A special issue of Universe (ISSN 2218-1997). This special issue belongs to the section "Gravitation".

Deadline for manuscript submissions: 31 March 2024 | Viewed by 2220

Special Issue Editors

Departamento de Física, Campus do Pici, Universidade Federal do Ceará, Fortaleza 60455-760, CE, Brazil
Interests: modified gravity
Departamento de Física, CCT, Universidade Estadual do Ceará, Fortaleza 60714-903, Brazil
Interests: classical and quantum field theory; quantum mechanics; modified theory of gravity; cosmology; black holes
Departamento de Física, Universidade Federal do Cariri (UFCA), Av.

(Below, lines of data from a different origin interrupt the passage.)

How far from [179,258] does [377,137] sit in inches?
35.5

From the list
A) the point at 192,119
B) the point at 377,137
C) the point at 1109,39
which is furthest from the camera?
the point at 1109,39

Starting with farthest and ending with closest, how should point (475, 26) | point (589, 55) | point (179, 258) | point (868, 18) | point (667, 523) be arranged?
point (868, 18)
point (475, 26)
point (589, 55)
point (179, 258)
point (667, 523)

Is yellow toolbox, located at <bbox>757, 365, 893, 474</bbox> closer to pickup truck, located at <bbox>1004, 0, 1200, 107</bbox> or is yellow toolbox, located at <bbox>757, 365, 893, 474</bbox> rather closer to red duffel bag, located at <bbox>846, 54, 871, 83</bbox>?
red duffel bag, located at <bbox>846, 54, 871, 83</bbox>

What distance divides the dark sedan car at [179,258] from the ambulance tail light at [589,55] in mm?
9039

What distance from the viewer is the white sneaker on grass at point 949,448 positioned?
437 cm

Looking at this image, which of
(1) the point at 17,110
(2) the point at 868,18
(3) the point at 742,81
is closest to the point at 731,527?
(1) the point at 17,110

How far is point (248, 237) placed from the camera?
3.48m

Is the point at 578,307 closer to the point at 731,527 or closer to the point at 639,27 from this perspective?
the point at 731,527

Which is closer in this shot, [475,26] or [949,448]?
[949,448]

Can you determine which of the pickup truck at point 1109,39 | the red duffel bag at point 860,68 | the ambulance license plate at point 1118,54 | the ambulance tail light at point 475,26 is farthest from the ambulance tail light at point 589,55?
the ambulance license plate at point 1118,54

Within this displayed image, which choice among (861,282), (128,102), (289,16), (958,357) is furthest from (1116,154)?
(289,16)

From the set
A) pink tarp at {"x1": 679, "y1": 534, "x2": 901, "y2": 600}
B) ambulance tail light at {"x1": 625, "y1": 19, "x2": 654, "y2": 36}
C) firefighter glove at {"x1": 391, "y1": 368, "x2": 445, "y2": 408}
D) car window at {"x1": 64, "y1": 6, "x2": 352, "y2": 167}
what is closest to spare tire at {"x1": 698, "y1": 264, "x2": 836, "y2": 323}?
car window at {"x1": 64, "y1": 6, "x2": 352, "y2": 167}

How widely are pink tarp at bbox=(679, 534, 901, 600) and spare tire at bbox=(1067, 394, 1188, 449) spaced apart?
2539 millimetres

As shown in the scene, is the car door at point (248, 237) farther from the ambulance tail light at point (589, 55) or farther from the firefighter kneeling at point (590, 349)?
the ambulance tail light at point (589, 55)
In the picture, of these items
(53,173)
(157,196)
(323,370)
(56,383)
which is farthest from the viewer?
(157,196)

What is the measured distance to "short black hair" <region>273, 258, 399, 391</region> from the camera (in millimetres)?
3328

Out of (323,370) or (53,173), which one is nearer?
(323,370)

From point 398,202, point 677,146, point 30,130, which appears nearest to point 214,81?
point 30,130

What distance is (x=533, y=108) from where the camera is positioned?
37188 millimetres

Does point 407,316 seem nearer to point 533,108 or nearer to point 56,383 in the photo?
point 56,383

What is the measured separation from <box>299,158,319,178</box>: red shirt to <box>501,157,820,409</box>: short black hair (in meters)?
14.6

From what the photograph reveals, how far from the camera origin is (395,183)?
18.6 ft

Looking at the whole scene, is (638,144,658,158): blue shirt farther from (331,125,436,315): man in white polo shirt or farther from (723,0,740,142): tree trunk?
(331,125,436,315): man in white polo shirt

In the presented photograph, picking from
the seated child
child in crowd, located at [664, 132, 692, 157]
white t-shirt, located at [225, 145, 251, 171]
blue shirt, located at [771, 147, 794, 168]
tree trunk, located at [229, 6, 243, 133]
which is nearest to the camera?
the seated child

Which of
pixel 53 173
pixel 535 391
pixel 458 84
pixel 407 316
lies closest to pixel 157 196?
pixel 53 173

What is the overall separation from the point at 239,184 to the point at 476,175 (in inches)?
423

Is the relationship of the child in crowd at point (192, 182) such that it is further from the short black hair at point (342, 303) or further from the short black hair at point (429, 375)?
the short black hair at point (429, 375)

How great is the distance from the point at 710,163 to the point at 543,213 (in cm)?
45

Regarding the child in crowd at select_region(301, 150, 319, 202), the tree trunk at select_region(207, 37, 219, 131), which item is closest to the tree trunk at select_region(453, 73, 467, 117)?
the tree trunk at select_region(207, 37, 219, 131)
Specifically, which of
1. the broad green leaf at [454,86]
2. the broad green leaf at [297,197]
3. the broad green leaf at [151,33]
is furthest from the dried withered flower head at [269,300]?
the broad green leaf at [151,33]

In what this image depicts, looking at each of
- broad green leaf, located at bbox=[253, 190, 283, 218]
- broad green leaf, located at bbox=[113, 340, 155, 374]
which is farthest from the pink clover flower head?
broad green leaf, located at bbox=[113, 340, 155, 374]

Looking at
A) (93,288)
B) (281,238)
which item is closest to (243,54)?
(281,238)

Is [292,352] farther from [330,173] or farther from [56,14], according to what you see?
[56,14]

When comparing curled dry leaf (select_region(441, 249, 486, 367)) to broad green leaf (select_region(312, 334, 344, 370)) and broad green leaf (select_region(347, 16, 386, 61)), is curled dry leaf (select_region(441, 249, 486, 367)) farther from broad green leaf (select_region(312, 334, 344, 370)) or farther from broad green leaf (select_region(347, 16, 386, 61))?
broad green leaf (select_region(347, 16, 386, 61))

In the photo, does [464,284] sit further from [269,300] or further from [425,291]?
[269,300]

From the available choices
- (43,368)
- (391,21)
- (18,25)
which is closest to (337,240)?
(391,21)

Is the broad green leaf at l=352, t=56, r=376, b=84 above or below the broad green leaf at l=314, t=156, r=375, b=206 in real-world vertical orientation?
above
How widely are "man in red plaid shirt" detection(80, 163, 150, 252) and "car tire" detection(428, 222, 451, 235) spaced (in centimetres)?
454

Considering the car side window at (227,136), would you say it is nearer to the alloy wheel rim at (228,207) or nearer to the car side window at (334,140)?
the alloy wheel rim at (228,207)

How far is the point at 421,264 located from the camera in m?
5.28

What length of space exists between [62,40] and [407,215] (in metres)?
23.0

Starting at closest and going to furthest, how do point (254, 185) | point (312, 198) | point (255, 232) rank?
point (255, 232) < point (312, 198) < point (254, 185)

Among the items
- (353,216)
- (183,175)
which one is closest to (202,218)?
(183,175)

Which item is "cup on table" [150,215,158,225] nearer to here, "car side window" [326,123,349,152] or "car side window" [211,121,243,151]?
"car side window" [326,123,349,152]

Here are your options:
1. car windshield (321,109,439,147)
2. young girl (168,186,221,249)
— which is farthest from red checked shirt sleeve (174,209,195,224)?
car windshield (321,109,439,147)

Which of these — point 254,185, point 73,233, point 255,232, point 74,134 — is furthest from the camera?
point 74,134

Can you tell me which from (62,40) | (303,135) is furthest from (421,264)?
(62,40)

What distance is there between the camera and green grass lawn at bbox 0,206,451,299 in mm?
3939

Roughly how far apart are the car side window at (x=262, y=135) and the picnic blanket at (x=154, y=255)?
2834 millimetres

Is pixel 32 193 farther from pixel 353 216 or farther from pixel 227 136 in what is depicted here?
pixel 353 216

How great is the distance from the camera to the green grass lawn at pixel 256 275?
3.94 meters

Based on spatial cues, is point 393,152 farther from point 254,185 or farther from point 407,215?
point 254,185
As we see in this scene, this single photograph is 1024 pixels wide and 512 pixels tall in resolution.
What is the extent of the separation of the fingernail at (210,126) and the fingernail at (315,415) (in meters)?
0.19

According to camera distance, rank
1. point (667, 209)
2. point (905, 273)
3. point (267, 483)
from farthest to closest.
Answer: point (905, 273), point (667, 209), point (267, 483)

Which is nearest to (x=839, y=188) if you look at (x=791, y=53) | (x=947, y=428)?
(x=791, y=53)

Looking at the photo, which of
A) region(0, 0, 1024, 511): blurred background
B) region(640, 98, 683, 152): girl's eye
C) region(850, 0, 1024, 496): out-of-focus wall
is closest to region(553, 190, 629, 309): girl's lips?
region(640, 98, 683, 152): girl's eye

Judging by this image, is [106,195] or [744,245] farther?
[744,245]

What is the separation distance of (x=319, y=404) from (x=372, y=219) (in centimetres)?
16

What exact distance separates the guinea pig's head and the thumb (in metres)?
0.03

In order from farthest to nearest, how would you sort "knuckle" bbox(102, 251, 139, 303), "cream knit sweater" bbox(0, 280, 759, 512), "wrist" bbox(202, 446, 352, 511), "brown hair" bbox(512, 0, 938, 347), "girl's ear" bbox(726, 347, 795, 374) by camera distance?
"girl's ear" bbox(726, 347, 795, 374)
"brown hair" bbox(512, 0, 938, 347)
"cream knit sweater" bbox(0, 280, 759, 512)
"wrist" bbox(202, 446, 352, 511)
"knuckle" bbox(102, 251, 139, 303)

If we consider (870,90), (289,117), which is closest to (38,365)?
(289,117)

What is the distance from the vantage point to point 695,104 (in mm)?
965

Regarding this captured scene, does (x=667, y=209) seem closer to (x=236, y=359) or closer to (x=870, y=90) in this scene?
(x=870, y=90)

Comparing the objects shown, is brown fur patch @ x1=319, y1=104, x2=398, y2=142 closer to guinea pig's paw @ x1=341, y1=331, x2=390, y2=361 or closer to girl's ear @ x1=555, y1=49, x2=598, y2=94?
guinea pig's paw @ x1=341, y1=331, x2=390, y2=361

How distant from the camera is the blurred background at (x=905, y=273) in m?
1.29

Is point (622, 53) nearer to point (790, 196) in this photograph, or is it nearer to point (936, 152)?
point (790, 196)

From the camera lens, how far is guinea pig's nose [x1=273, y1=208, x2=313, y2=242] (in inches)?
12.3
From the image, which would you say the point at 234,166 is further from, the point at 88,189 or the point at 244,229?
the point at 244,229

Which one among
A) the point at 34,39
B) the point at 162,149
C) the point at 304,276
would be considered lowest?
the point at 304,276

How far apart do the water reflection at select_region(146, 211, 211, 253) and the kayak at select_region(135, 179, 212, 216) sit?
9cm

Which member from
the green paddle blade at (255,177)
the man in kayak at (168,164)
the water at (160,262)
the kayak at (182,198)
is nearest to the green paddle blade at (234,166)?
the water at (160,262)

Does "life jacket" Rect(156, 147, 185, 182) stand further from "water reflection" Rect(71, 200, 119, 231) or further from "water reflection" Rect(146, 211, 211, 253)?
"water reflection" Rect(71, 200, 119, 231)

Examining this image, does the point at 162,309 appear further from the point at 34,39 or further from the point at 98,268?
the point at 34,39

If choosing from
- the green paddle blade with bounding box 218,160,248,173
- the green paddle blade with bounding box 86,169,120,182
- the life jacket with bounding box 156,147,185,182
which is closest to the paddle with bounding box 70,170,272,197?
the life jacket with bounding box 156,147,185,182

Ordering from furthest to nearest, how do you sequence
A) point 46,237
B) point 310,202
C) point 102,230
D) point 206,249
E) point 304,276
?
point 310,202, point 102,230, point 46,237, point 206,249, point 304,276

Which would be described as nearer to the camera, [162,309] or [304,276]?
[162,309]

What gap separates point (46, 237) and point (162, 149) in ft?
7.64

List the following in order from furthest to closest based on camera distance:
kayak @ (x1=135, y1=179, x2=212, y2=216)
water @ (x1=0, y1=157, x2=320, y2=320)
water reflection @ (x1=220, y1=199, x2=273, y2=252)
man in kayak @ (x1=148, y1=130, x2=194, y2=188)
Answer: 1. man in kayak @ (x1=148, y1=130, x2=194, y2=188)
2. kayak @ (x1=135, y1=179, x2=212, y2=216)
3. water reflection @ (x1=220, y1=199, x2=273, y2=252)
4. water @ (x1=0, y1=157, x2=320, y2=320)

Tenente Raimundo Rocha, Cidade Universitária, Juazeiro do Norte 63048-080, Brazil
Interests: classical and quantum field theory; finite temperature field theory; modified theories of gravity; black holes; wormholes; black strings; analogue models for gravity

Special Issue Information

Dear Colleagues,

Despite the enormous success of general relativity, some questions remain unanswered, such as problems related to dark energy, dark matter, inflation, and quantum description of gravity, among others. The new era of high-precision tests of general relativity, with LIGO, VIRGO, EHT, and JWST, has attracted renewed interest among the community in alternative theories of gravity. There are several modified theories of gravity proposed in the literature so far; thus, a Special Issue on the advances and limitations of modified theories of gravity is of great importance. This Special Issue will be hosted in an open access, peer-reviewed journal which publishes original and quality research on all aspects of gravitational physics and cosmology.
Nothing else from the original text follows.